Comment une série peut en engendrer une autre
Le projet de cette série « Talismans » est né de la rencontre d’abord fortuite entre deux matières industrielles - le papier kraft et le béton - dans le cadre d’un chantier de sculpture. En 1999, j’ai créé pour la commande publique, à Marne-la-Vallée, près de Paris, une œuvre de 7 x 6 mètres, constituée d’une soixantaine de pièces de béton sculpté qui recouvraient un mur curviligne : « Pierres d’éclipse ». C’est au cours de la fabrication de ces pièces que sont apparus les monotypes.
Pour protéger les moules de plexiglas dans lesquels je coulais le béton, j’utilisais un papier brun à fort grammage : une épaisse feuille de kraft à laquelle je donnais la forme d’une sorte de boîtier pour qu’elle tapisse le fond du moule, avec quatre retours perpendiculaires pour recouvrir les bords.
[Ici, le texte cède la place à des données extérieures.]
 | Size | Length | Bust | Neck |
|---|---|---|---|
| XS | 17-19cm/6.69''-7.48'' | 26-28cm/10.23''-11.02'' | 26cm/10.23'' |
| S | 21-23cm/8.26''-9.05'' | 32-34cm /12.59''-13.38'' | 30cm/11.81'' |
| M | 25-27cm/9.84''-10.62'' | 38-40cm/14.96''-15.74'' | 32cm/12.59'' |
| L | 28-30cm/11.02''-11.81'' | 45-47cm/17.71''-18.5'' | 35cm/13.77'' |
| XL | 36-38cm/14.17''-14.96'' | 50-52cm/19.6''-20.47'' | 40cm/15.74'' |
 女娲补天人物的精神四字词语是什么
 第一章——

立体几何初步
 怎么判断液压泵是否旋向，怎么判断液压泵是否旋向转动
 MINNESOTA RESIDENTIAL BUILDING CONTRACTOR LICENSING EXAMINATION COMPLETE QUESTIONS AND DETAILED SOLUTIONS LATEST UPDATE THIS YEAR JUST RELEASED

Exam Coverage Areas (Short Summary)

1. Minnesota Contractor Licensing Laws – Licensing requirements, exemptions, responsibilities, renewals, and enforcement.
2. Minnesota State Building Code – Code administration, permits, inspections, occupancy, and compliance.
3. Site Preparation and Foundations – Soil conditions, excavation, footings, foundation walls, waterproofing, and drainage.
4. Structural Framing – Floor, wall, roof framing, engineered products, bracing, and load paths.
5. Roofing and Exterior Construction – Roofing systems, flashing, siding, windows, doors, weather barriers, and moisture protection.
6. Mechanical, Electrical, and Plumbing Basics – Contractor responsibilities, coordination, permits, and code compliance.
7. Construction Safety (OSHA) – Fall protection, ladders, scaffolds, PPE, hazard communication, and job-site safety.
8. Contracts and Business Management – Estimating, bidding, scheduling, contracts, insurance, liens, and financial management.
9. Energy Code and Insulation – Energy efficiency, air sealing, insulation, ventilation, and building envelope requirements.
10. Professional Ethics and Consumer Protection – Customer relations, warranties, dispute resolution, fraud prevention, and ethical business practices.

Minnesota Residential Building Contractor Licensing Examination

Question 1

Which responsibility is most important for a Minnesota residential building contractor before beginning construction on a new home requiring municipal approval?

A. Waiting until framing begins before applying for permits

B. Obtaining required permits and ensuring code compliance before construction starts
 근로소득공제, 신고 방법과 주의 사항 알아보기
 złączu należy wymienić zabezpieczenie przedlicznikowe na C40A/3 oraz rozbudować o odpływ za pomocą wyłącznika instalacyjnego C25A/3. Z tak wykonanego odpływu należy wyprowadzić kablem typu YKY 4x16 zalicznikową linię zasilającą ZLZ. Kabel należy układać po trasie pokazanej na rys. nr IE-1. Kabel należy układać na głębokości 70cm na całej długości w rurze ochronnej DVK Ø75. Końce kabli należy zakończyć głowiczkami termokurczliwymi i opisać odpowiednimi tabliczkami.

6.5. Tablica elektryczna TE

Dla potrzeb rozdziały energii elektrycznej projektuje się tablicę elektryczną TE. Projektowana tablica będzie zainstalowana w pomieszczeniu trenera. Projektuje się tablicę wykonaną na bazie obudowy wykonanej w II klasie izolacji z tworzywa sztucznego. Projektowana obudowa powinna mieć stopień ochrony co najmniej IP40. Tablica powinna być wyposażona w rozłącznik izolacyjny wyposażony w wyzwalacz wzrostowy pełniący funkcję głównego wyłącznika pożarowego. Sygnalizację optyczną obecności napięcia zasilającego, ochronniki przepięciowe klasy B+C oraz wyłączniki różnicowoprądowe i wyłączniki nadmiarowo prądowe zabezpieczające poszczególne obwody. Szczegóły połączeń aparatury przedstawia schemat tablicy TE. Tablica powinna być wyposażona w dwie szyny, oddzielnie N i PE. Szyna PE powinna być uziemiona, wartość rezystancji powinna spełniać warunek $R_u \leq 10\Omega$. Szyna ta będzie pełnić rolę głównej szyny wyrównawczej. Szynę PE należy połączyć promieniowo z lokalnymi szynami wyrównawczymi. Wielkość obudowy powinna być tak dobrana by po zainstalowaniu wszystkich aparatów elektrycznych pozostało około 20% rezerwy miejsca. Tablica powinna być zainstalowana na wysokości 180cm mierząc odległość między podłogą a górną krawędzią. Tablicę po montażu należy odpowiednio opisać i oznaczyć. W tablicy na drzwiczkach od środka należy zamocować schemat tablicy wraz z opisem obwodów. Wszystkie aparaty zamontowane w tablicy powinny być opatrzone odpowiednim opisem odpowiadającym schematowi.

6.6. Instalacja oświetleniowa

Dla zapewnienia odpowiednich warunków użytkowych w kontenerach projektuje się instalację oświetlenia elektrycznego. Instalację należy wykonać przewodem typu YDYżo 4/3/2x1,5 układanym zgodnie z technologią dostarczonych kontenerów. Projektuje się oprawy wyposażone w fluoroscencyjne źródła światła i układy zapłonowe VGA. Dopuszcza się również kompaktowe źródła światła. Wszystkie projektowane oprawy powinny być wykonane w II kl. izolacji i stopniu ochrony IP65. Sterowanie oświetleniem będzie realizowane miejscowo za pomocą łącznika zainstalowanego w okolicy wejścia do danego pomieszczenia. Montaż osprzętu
À plat, cela avait un peu la forme d’une croix aux branches très courtes. En démoulant les premières dalles, je m’aperçois que ces feuilles de protection, maculées par le béton, présentaient des aspects très étranges, et parfois même si beaux, si étonnants que ces « résidus » m’ont immédiatement semblé pouvoir devenir la matière première d’autres œuvres, aussi intéressantes que les dalles sculptées elles-mêmes.
En imbibant la feuille au moment de la coulée, en la chauffant et en la plissant au moment de la prise, puis en la tendant au cours de la période de séchage, le béton avait métamorphosé le papier en une matière nouvelle, froncée et cuite comme un vieux parchemin, couverte d’empreintes sauvages et de signes obscurs, avec ici et là des traces d’écritures indéchiffrables. Quoique aléatoires, les résultats étaient si probants qu’une fois le chantier de sculpture terminé, je me suis décidé à inverser le processus en créant de nouvelles dalles de ciment dans le seul but d’obtenir des feuilles de papier transfiguré, avec le projet d’explorer systématiquement cette nouvelle technique d’action graphique qui paraissait vouloir donner naissance à une forme inédite de monotype.
Il s’agissait de sculpter et de peindre le papier avec du béton, en laissant s’opérer les miracles du hasard, mais aussi en contrôlant l’expérience par la maîtrise des composants. Ciments blancs, gris, bruns, noirs, ou colorés de pigments dans la masse pour distribuer les couleurs. Poussière de silice, sable fin, gravillons, graviers ou cailloux pour la granulométrie. Bétons liquides ou à peine mouillés, à prise rapide ou lente, à basse ou haute température, pour l’action mécanique sur l’aspect du papier. Barres de métal, règles en acier ou en cuivre oxydés, pour marquer des lignes, mailles de fibre de verre pour créer des réseaux.
Cette première opération a fourni une centaine de feuilles contenant toute la gamme des valeurs, du brun presque noir au gris pâle, et une infinité de singularités de surface, du pli imperceptible à la froissure la plus profonde, de la présence discrète d’un simple film de ciment à l’inclusion de traces épaisses de béton. La seconde phase du travail a consisté à transformer ce matériau en œuvres proprement dites. Déchirures, arrachements, assemblages : en conservant fidèlement la forme initiale et matricielle du boîtier, j’ai recomposé chaque unité par mariages et métissages des feuilles.
Vieux cuirs, fragments de tissus amérindiens ou antiques parchemins, la matière devenait hybride, à mi-chemin du végétal et de l’animal, avec une certaine tendance à évoquer l’espace de la prophétie et de la magie. Béton et kraft : associés l’un à l’autre, ces deux matériaux industriels, modernes et pauvres, presque dérisoires, donnaient naissance à des propositions plastiques à l’allure intemporelle, d’un aspect paradoxalement riche et archaïque. Le travail final a consisté à souligner cette anomalie en intégrant aux formes tourmentées des feuilles les quelques interventions qu’inspiraient les caprices des reliefs : à-plats d’encre pâle ou de peinture acrylique très liquide, tracés à la pierre noire ou au crayon graphite, fragments de feuilles d’or ou de plomb, goudron, cire naturelle.